This PDA Is a Real Pocket PC
The handheld "smart communicator" will have the memory and processing power of today's best desktop computers, and it'll display on any nearby screen. The virtual laptop is pocket-size.
Call it the smart communicator. In a few years, the functions in today’s personal digital assistant (PDA)–notebook, to-do list, calendar, contacts–will be the least of it. Thanks to a variant of Moore’s Law that says data-storage density doubles every 18 months, tomorrow’s smart communicator will hold 250GB–enough to store 55 movies.
Indeed, video–both viewing and recording–will be a killer app. One reason: “There will be phenomenal leaps forward in display technology,” says Hank Nothhaft, chairman and CEO of Danger Labs, maker of the SideKick PDA. Say good-bye to your PDA’s power-greedy liquid crystal display (LCD). Say hello to the smart communicator’s energy-efficient, organic light-emitting diode (OLED) display. OLEDs use organic materials that emit light when electrically charged, so there’s no need for a backlight. Already found in some cellphones, OLEDs offer a wider viewing angle and faster refresh rate than LCDs, improving the look of everything from games to business graphics.
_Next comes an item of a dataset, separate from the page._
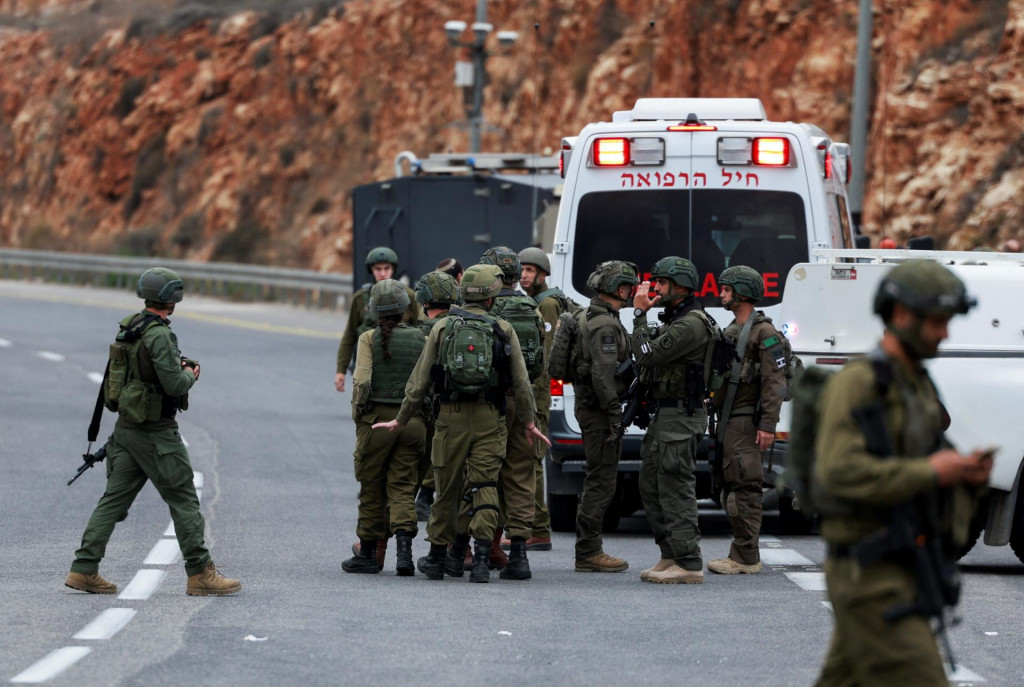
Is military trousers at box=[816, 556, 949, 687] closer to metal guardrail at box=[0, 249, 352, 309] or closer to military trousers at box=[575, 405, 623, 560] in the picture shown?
military trousers at box=[575, 405, 623, 560]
Another leap: high-speed wireless connectivity. As data-transfer speeds of 400 Kbps become standard, high-quality streaming video will become a reality. The potential of Bluetooth, a wireless technology with a range of about 30 feet, will also bloom on the smart communicator, giving it the ability to connect to remote keyboards and displays. “You’ll carry your whole life in your PDA,” says Scott Summit, designer of the award-winning Tapwave Zodiac PDA. “And any device next to it–a computer, a TV–will reconfigure to run from it.” Business travelers will be able to use it with screen-and-keyboard combos in hotel rooms and airports, where the device’s expanded mode, complete with projected keyboard, might be awkward.
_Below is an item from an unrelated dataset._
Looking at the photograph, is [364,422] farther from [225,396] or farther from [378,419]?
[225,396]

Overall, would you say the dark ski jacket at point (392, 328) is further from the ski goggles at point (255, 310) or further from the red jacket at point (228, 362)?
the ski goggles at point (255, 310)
The smart communicator will have its own nervous system: sensors that assess the outside world and adjust the device’s behavior accordingly. A built-in RFID (radio-frequency identification) reader will pick up data stored on RFID tags in nearby objects, so the PDA will automatically embed identification labels in the photos it takes. The onboard eye scanner will let you navigate pages with a mere glance at the menu bar. Light, heat and motion sensors will enable the device to know whether it’s in your pocket or your hand, and pump up its cellphone’s ring tone if needed. A tilt sensor will trigger the display to shift between portrait and landscape mode, and it’ll offer finger-free scrolling. The microphone will measure ambient noise and adjust the volume to compensate in a loud restaurant. The GPS will detect when you’re nearing home, and the communicator will signal ahead to turn on the heat or AC. Once you arrive, the Bluetooth network will automatically synchronize data between your communicator and your PC.
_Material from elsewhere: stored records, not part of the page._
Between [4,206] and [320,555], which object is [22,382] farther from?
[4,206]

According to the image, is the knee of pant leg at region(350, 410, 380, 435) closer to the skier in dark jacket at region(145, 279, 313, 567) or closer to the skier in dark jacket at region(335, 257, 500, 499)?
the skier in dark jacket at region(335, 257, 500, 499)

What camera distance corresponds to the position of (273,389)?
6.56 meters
With so much personal information packed in it, you’d think your smart communicator would be worth 10 times its weight in platinum to an identity thief. And it would be, if not for the combination of software encryption and biometrics it will employ to keep criminals out. If you lose it, the thumbprint-sensing power switch will cause the screen to display a message asking the finder to return it to you. It’ll also secretly transmit its location via any available wireless network, so you can track it on a Web-based map. Don’t be surprised if the map’s blinking green dot is over your house–it just means you need to retrieve your smart communicator from under the sofa cushion.
On a side note:
Whatever the super PDA looks like by 2010, everything in it will be smaller, faster and stronger. Everything, that is, but the battery. It’ll be incrementally better than today’s standard battery. You’ll have to wait another five years for a real pocket-size power revolution. That’s when membrane technology should increase the surface-area-to-volume ratio of fuel cells enough to make them practical for mobile use. And better fuel-flow management will help solve one of fuel cells’ most stubborn problems: handling variable power demands. Another possible solution is combining a fuel cell with a battery. The battery would supply power to the device, while the fuel cell would keep the battery juiced.